Article:
Mais plutôt que d'en tirer les leçons qui s'imposaient et d'en concevoir une légitime révolte, j'ai ouvert Google, j'ai tapé "chatons qui jouent du banjo en jonglant avec des loutres", j'ai précipitamment éteint mon écran à la vue du résultat obtenu, j'ai réactivé le filtre parental, et seulement ensuite j'ai relancé ma recherche. Quatre heures plus tard, j'ai refermé Youtube, la bave au lèves mais empli d'un inexplicable sentiment de satiété. Je n'avais pas vu de chatons jouer du banjo, j'avais même oublié que c'était l'objet initial de ma recherche, mais j'avais vu des zèbres faire de la trottinette, des pandas obtenir leur Brevet avec mention, des chauve-souris assister à un concert de Damien Saez (une boucherie), des loutres casser des coquillages sur leur abdomen avec des cailloux ronds, et tellement d'autres choses merveilleuses encore dont je serais moi-même incapable, si d'aventure il me prenait l'envie de faire carrière en tant qu'animal mignon sur Youtube.

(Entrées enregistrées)
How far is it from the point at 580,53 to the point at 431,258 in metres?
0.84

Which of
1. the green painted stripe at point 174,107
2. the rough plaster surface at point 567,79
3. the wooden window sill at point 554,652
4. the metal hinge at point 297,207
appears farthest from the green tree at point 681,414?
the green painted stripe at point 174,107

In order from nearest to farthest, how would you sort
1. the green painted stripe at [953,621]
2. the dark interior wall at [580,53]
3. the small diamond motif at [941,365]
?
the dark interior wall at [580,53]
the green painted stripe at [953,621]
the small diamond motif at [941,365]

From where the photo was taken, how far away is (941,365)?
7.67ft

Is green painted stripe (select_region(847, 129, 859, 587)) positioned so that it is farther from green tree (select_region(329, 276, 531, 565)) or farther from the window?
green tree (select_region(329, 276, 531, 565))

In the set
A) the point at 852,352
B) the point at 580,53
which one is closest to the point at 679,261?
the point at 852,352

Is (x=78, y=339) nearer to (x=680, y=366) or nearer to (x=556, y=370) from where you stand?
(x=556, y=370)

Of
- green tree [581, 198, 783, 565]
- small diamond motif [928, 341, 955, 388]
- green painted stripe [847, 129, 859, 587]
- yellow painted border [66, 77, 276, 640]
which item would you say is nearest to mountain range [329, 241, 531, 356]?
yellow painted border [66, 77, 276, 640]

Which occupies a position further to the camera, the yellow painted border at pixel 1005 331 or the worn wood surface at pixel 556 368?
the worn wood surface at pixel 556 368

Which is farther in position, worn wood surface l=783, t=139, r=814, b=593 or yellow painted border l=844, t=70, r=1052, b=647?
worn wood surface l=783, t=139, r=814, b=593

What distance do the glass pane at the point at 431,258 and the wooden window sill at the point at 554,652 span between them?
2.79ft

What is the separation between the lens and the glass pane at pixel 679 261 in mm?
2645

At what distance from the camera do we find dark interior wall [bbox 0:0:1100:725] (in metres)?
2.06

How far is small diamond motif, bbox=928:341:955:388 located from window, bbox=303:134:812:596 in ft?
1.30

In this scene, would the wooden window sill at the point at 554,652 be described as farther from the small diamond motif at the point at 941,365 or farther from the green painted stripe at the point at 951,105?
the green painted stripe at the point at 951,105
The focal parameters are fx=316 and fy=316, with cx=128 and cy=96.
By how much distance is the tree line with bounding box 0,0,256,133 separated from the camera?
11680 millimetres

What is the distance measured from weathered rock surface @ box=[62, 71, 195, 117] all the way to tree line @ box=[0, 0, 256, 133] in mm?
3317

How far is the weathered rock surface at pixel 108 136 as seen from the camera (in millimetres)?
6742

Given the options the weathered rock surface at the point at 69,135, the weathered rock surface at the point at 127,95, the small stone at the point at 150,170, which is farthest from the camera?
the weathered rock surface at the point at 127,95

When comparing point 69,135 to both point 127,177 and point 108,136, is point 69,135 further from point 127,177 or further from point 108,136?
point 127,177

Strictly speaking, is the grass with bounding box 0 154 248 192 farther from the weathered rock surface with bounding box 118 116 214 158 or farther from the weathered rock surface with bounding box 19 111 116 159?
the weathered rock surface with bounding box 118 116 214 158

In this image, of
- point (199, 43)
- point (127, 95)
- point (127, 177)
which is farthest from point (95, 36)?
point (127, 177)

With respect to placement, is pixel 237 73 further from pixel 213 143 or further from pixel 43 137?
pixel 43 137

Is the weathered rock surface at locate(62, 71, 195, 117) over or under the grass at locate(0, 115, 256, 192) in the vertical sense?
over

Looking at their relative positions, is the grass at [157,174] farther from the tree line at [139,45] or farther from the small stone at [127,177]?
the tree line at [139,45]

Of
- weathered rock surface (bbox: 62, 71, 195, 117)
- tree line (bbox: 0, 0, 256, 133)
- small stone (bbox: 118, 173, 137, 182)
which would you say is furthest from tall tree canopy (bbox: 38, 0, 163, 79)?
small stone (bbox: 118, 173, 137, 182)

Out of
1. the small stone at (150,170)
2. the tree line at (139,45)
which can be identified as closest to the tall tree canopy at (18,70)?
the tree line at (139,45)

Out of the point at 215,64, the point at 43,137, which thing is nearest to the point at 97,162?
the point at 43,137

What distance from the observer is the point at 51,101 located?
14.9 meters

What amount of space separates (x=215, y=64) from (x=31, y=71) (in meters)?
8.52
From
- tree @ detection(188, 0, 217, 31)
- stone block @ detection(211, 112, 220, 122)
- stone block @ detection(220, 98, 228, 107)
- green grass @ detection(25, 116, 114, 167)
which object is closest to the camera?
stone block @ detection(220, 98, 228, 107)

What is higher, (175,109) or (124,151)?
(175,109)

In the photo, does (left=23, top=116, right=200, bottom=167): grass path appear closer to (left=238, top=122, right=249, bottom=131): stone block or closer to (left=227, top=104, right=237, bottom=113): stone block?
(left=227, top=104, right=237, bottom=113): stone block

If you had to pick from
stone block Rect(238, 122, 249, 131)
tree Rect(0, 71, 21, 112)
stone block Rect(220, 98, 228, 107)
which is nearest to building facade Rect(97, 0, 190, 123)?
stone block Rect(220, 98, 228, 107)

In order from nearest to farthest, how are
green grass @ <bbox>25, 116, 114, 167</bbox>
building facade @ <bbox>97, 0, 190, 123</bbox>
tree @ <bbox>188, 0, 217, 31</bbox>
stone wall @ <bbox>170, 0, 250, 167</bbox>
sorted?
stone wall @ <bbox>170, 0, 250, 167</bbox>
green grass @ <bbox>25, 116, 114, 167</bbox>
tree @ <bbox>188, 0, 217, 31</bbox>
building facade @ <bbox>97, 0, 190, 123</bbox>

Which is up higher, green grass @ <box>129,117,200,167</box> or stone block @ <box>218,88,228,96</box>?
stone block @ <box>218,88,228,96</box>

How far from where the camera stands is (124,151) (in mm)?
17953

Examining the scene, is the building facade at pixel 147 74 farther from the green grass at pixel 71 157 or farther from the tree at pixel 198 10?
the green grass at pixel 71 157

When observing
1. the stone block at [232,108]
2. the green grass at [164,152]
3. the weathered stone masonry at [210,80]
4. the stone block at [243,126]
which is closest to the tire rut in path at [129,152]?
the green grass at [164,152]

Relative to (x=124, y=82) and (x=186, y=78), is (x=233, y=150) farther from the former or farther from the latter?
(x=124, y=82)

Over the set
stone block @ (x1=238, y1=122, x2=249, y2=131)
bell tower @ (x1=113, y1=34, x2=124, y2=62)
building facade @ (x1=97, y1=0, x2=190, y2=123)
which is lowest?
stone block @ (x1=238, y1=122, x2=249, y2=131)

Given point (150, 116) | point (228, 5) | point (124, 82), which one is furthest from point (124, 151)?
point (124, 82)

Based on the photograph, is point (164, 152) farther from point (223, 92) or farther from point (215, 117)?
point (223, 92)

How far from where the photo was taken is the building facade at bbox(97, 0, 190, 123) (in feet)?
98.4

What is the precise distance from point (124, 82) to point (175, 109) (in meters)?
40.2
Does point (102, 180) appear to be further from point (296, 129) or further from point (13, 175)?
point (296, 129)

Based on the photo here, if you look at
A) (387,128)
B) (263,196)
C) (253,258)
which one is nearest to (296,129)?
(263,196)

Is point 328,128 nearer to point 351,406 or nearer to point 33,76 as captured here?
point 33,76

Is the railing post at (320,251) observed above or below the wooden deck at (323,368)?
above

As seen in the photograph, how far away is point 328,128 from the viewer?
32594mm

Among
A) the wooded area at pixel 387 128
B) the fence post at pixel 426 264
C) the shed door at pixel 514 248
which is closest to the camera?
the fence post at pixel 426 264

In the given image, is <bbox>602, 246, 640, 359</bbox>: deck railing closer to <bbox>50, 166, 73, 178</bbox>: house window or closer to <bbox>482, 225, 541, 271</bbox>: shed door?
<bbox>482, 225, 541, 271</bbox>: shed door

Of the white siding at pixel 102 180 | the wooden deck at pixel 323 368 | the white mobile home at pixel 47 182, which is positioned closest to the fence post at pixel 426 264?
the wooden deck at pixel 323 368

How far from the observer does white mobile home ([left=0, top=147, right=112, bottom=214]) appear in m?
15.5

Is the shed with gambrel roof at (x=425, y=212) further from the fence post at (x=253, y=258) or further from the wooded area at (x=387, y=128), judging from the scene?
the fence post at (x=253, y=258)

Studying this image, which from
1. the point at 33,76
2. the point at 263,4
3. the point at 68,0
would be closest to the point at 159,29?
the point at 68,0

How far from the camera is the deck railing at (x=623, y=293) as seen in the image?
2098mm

À faire:
• A. Compte les lignes des enregistrements qui contiennent la chaîne "wooded", puis indique uniquement ce nombre.
• B. Écris la suite de l'article sur les vidéos d'animaux regardées sur Youtube, à partir de sa dernière phrase.

Réponses:
• A. 2

• B.
Pourtant, au fond de moi, je sentais comme un vide. 

Au fond de moi, oui, désormais, j'aspirais à mieux.

Alors je me suis empressé de précommander le prochain Iphone turbo-nano-mano-solo avec dix sept millions de pixels et de couleurs en plus - et tant pis si l’œil humain ne peut pas en discerner autant, je saurai qu'elles sont là, ce sera écrit sur la boîte, ça suffira à mon bonheur. 

Je suis un garçon simple.

Mais quand même. 

En repensant à ces quelques jours d'abstinence forcée, je me demande :

Est-ce qu'on ne se serait pas tous un peu fait avoir quelque part ?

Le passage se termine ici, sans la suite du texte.